* _INSTRUCTIONS TO FOLLOW_:
Look through the entries and report how many lines include the word "address". Give the number alone.

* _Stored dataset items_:
[Start of Attachment]

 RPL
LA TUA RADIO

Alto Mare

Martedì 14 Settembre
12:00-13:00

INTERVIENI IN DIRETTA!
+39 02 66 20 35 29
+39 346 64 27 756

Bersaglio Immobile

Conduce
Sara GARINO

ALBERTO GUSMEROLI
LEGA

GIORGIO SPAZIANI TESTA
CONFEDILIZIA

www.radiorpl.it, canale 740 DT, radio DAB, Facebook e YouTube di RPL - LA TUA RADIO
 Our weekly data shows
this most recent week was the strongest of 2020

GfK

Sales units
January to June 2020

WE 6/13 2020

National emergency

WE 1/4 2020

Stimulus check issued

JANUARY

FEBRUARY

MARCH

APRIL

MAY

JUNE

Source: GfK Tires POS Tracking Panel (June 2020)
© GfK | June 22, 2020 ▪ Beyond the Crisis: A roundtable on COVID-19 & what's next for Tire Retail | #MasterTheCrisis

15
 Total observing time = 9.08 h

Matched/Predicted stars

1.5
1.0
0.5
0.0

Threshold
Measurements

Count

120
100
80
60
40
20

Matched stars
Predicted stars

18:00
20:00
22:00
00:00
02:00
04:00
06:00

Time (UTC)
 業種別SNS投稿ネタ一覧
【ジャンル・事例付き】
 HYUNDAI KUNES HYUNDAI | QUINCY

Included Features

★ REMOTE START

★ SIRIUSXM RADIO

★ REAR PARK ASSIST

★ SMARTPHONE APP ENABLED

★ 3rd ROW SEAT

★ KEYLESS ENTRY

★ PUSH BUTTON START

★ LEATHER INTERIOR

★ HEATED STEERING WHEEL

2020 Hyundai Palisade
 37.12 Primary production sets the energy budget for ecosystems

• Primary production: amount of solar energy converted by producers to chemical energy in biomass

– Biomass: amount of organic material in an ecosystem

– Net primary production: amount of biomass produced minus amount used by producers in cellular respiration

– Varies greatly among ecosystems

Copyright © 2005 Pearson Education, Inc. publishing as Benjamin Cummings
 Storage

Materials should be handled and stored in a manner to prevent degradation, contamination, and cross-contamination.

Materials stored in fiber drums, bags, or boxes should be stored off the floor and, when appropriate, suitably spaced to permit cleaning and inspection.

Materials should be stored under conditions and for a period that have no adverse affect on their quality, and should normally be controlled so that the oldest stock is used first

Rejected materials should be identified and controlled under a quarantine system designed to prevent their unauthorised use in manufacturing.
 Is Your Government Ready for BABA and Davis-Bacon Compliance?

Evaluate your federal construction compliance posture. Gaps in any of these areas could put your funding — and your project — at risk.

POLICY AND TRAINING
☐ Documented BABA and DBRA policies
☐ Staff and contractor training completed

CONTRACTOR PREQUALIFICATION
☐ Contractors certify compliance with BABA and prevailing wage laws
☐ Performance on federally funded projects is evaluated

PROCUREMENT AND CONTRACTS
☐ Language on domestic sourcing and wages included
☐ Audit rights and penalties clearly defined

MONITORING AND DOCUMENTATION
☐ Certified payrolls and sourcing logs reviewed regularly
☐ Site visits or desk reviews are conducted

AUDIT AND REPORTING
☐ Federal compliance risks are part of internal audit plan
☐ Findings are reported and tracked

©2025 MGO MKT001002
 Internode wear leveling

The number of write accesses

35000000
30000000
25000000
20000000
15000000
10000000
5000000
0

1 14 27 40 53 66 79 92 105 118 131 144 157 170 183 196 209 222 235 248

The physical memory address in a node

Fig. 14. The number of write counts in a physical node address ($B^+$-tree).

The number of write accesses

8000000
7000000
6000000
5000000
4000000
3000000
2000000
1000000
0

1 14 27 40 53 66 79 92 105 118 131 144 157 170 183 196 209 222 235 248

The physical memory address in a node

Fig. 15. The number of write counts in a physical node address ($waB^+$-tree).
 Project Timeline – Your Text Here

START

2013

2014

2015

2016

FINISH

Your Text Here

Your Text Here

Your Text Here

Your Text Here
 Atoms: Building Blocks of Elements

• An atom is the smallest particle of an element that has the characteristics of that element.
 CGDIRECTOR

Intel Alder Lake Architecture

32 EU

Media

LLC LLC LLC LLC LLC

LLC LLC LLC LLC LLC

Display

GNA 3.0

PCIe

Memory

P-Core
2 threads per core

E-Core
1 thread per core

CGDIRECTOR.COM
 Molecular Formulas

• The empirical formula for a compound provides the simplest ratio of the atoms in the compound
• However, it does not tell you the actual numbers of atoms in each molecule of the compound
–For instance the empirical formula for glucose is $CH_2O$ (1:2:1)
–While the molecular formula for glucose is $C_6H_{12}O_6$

[End of Attachment]

* _SOLUTION TO THE EXERCISE_:
4